#### Refresh Lakehouse Snapshot

##### Data ingestion strategy:
<mark style="background: #88D5FF;">**REPLACE**</mark>

##### Related pipeline:

**Ext_Load_PBI_Report_Usage_E2E**

##### Source:

**Files** from FUAM_Ext_Lakehouse

##### Target:

**ALL Delta table** in FUAM_Ext_Lakehouse 




In [None]:
## Parameters
display_data = True
lakehouse_name = "FUAM_Ext_lakehouse"

print("Successfully configured all paramaters for this run.")

In [None]:
from pyspark.sql import SparkSession # type: ignore

print("Successfully imported all packages for this notebook.")

In [None]:
#
# Create the Spark session
#
app_name = "RefreshLakehouseSnapshot"

# Get the current Spark session
spark = SparkSession.builder \
    .appName(app_name) \
    .getOrCreate()
spark.conf.set("spark.sql.sources.partitionOverwriteMode", "dynamic")

print(f"Spark session {app_name} has been created successfully.")

In [None]:
#
# List tables in the specified lakehouse (assuming the lakehouse name is the database name)

> [Given information]
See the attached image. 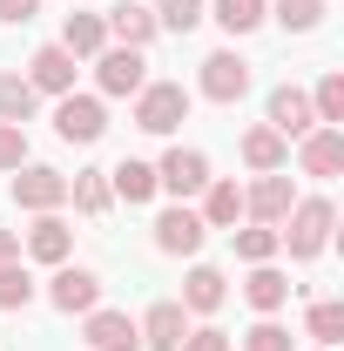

> [Your task]
Please state the data ingestion strategy named in the lakehouse snapshot notebook.

> [Exercise solution]
REPLACE